Friday February 7, 2014
Throughout the watersheds of California’s Central Valley, bright orangey red salmon eggs are hatching into wiggling, yolk-sac-bearing alevin, developing and growing in the safety of river gravel. A similar transformation is also taking place in a more unlikely environment: inside classrooms throughout the state. Students participating in the Salmon in the Classroom program are currently raising salmon eggs in classroom tanks, watching the fish hatch and grow from eggs into alevin, and eventually into fry that they will release into the river.
FISHBIO staff recently visited a few participating classes to introduce an activity called the salmon survival pyramid. Using a felt board and cutouts of our own fish photos, students walked through the fate awaiting the young salmon they would soon release. They learned that growing up is tough for a salmon: out of 2,000 salmon eggs and the resulting 200 fry, only about 5 will make it to adulthood and only 3 will survive to spawn! We then showed photos of the methods that FISHBIO uses to survey salmon at each life cycle stage, including redd surveys at the egg stage, snorkel surveys at the fry stage, rotary screw trap outmigration surveys at the smolt stage, hook-and-line “surveys” at the ocean adult stage, and weir passage counts at the spawning adult stage. Trying on some of our sampling gear was also a hit with the students.

Spatial grounding data
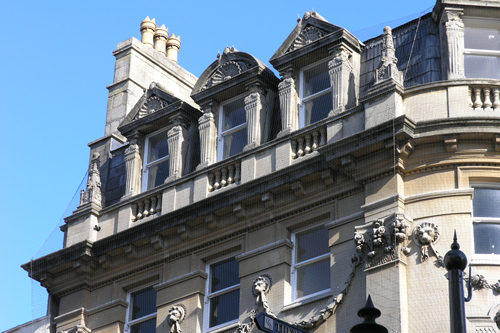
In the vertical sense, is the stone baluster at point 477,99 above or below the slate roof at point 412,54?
below

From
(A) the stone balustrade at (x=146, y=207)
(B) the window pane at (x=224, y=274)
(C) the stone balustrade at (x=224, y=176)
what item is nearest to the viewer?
(B) the window pane at (x=224, y=274)

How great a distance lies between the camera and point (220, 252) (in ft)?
86.0

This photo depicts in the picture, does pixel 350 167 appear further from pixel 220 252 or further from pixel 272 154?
pixel 220 252

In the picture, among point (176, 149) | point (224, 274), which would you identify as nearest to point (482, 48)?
point (224, 274)

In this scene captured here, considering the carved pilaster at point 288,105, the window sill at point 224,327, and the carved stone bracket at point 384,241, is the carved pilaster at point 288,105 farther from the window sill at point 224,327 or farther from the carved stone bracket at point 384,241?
the window sill at point 224,327

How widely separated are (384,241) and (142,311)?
7.43m

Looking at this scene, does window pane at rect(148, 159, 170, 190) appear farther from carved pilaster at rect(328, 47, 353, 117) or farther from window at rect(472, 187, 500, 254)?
window at rect(472, 187, 500, 254)

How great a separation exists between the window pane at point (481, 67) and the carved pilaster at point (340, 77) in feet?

* [TASKS TO COMPLETE]
[1] In the Salmon in the Classroom text, what survey method does FISHBIO use at the smolt stage?
[2] Carry the Salmon in the Classroom text forward from its final sentence.

* [ANSWERS BY ITEM NUMBER]
[1] Rotary screw trap outmigration surveys.

[2]
Educational programs are an important way for FISHBIO to connect with our community, and an opportunity to inspire the next generation of fisheries biologists (see FISHBIO in the classroom). We’re currently launching a cross-cultural environmental education program between our communities in California and Laos in celebration of World Fish Migration Day. More information to come!